Happy New Year? Not if you've been reading the Financial Times. The newspaper's The World in 2008 supplement of 23rd January carried the headline "Alarm flags litter the globe" with Quentin Peel highlighting several causes of "an extraordinary degree of uncertainty" for 2008:
Two presidential elections: the USA and Russia (to which we could add the shaky politics at the top in France and Italy)
The Olympics in China, which will celebrate the country's economic boom but which will also raise the spectre of new, globalised industrial powers creating even more pollution, heightening the fears of voter/consumers in the West
Deepening unrest in the Middle East and Near East, spreading from Turkey to Pakistan
The threat of a "protectionist backlash" against globalisation, fuelled perhaps by population movements and even paranoia over the threat of international terrorism.
These political crises would not be helped by the global economy tipping into recession. In the same issue of the FT, George Soros, the controversial speculator, concluded in his column that recession in the developed world was "more or less inevitable" in 2008, precipitated by the credit squeeze in the USA.
Fifteen years have passed since Soros made a fortune speculating on the Pound but his opinion is still sought. After all, "Black Wednesday" (16 September 1992) pushed the UK further away from the European currency system and sounded the death-knell of the Conservative government. But Soros will be 78 years of age in 2008 and his prediction of "the worst market crisis in 60 years" does assume that a boom-bust mechanism still exists. After 15 years of economic stability, the UK economy, at least, appears to have moved away from that mechanism.

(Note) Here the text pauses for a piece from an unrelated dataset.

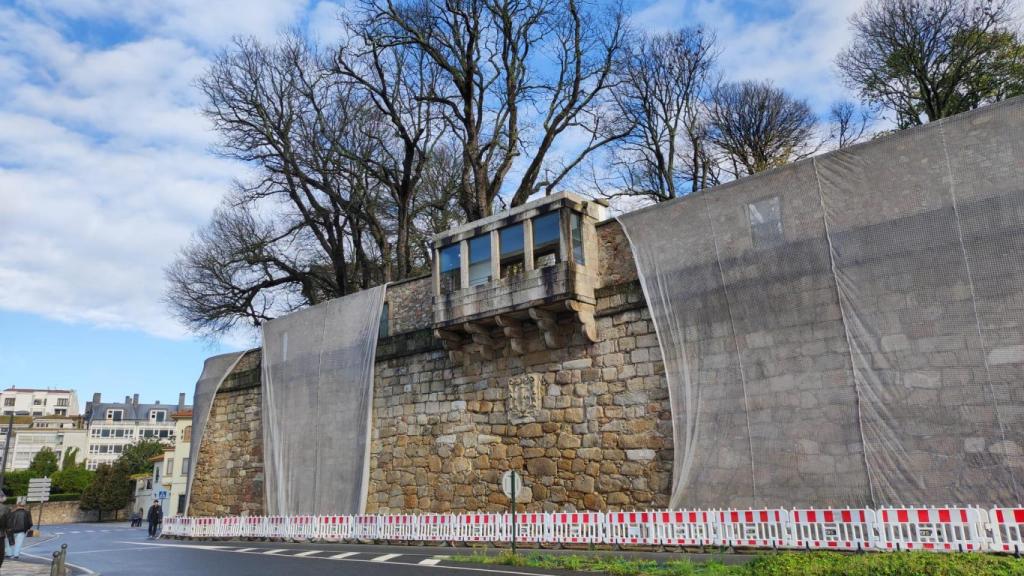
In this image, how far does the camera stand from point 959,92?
1825 centimetres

The irony is that Black Wednesday, now even referred to as "White Wednesday", saw the start of the UK's extraordinary period of stability. Low inflation and unemployment, fairly steady GDP growth and consumer confidence have become the norm with no immediate sign of a dramatic downturn to compare with past recessions.

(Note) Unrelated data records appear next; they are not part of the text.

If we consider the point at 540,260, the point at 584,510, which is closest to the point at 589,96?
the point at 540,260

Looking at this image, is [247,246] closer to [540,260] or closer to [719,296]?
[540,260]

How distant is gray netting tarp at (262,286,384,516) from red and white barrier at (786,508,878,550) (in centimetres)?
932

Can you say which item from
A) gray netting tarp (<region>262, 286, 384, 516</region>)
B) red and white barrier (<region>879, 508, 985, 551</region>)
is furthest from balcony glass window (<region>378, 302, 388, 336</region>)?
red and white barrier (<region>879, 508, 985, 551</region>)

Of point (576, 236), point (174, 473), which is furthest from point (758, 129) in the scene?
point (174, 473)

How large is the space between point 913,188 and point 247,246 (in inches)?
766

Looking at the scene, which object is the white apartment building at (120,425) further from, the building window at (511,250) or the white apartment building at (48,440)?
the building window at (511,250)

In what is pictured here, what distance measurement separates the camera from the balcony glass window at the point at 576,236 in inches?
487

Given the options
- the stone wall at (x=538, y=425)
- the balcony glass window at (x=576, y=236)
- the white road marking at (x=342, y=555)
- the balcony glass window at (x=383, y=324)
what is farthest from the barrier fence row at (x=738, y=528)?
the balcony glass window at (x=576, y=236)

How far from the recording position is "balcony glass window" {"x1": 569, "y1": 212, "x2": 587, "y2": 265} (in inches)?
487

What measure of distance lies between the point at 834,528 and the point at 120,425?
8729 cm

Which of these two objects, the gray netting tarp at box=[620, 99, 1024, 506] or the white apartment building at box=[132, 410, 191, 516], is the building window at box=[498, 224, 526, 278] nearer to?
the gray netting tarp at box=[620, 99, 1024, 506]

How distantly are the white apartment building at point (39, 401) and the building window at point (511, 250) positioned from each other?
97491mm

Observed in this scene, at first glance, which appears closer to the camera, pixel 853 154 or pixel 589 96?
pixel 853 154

The end of the old boom-bust cycle suggests that the UK economy has moved away from the threat of wild GDP fluctuations, hyper-inflation, double-figure interest rates, mass unemployment and General Strikes that occurred in the 20th century. Leisure Research would argue that three important socio-economic changes have taken place over the last 15-20 years:
Globalisation: specifically meaning the sourcing of goods outside the UK, hence the decline (in some industries, the near-demise) of domestic manufacturing. How can prices of T-shirts or apples be hyper-inflated if a dozen countries are lined up to compete for a piece of the UK market? [see also The Price Is Right, posted September 2007]
Fragmentation: the shift from farming, mining and manufacturing to service industries makes it harder to develop the social consensus that can lead to political (hence, economic) action
Depoliticisation: the boom-bust cycles were exaggerated by political actions by ideological governments. The party policies are harder to distinguish now, and that seems to suit a depoliticised voting public
In classical economics terms, more choice means more substitution and there is more flexibility than ever for consumers who are no longer tied down by old-fashioned allegiances to jobs or working lifestyles or by living in a particular area. The ICT revolution alone has provided much of this flexibility.
Belts may well be tightened in 2008 by the credit squeeze but, as regards the leisure economy, consumer priorities have changed. The rather bland assumption is often trotted out that leisure spending is part of a "non-essential" category that is vulnerable to downturn, i.e. consumers spend less on leisure items because they have to pay for essentials like housing, food and clothing. This is difficult to prove in the age of lifestyle icons which consumers will now battle to maintain at all costs: their mobile phones, iPods, holidays abroad, the second car and so on.
It's Not a House, It's a Home
The big worry for most consumers in 2008 is not losing their jobs - it's much harder to dispense with service jobs than manufacturing ones - but seeing the value of their houses or flats go down. Again, the boom-bust cycle predicts that house prices must inevitably fall sooner or later. But once again, is that inevitability still there in a consumer economy where such a premium is placed on the home of Grand Designs and Ground Force?
The modern home is a long way from the economist's definition of "shelter" being one of the "non-discretionary" items for consumers. Home is where we spend our time online, with family and friends, maybe even drinking pub beer (from the Carlsberg Draughtsmaster), going to the movies (with the Philips Micro Theatre) or playing tennis (on the Nintendo Wii). Consumers can't and won't stop spending on leisure in 2008, however bad the downturn, but the vulnerable sectors are likely to be those which require moving outside the home, and many are becoming all too easily substituted by an in-home activity.